* _Extrait du texte_:
::::::::::
Récit de Mme Bernadette Tixier
:
Le 29 août 1944 au matin, nous savions par la «T.S.F.
» que les troupes de la libération approchaient. Chacun se
demandait comment cela allait se passer, car à Chigny
des Allemands logeaient à l'école et aux alentours. Il y
avait des munitions d'entreposées dans l'école des garçons.
Le repas du midi fut vite expédié, car
on entendait le roulement des convois qui passaient sur la route Epernay
- Reims. La fébrilité des Allemands à embarquer
leurs affaires ne laissait plus de doute, c'était la retraite.
Vers 14 heures environ, nous étions descendus
dans les caves désignées les meilleures en cas de bataille.
Nous devions aller chez Monsieur Jean Coquet, un trou
avait été fait pour correspondre avec la cave de Monsieur
René Tixier. En cas d'obstruction d'une entrée,
nous pouvions passer dans l'autre cave.
::::::::::
* _Consignes_:
• a. Recopiez le passage du récit commençant par « Récit de Mme » et se terminant par « l'école des garçons. », en changeant « Chigny » en « le village ».
• b. D'après le récit, qu'est-ce qui était entreposé dans l'école des garçons ?
::::::::::
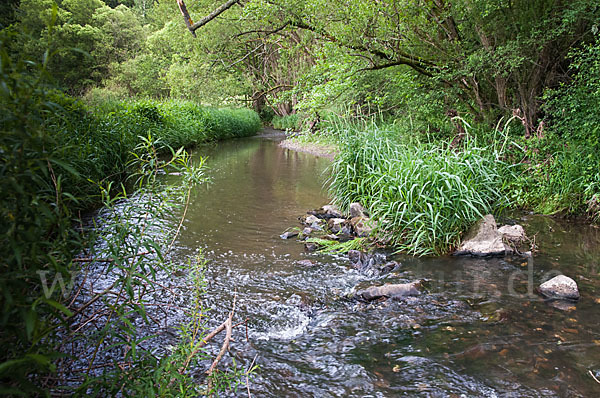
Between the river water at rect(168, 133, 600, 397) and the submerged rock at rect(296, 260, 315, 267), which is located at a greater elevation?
the submerged rock at rect(296, 260, 315, 267)

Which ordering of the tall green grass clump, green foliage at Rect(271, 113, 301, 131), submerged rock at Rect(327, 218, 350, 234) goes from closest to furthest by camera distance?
the tall green grass clump < submerged rock at Rect(327, 218, 350, 234) < green foliage at Rect(271, 113, 301, 131)

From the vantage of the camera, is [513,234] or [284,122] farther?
[284,122]

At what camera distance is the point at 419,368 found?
2.88 m

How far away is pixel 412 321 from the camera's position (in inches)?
140

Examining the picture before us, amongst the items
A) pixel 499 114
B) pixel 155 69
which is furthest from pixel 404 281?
pixel 155 69

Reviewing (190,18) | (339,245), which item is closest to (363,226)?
(339,245)

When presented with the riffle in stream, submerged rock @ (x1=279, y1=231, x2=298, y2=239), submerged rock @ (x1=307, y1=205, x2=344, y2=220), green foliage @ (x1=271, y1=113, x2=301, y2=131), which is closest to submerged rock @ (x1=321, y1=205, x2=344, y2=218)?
submerged rock @ (x1=307, y1=205, x2=344, y2=220)

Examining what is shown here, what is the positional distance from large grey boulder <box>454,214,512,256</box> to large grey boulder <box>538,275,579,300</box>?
1.02 metres

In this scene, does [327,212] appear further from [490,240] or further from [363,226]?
[490,240]

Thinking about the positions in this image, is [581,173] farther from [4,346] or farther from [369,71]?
[4,346]

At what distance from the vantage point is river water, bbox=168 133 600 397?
2738mm

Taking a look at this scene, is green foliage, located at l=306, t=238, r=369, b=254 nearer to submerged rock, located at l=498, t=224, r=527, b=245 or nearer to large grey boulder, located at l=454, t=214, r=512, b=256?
large grey boulder, located at l=454, t=214, r=512, b=256

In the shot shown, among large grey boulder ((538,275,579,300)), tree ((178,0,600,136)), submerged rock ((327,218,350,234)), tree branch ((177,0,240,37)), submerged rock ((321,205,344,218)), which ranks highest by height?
tree branch ((177,0,240,37))

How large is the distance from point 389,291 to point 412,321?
1.70 feet
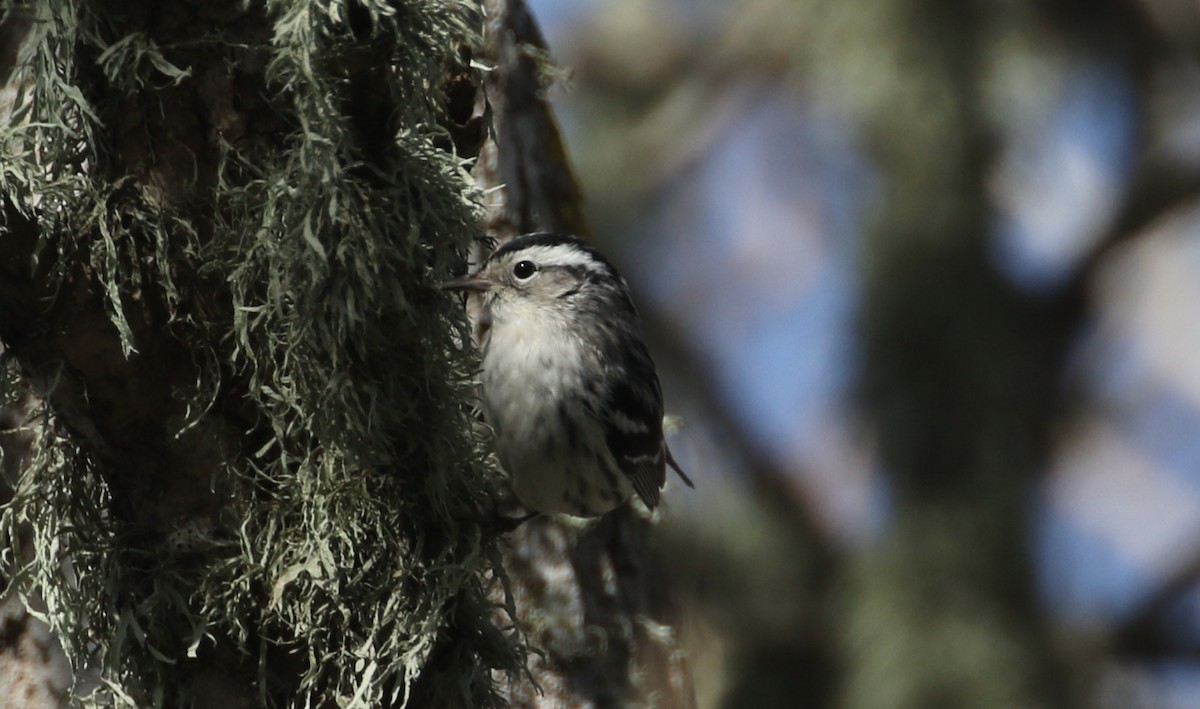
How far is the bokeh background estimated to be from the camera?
::::::::::
* _Réponses attendues_:
• a.
Récit de Mme Bernadette Tixier
:
Le 29 août 1944 au matin, nous savions par la «T.S.F.
» que les troupes de la libération approchaient. Chacun se
demandait comment cela allait se passer, car à le village
des Allemands logeaient à l'école et aux alentours. Il y
avait des munitions d'entreposées dans l'école des garçons.

• b. Des munitions.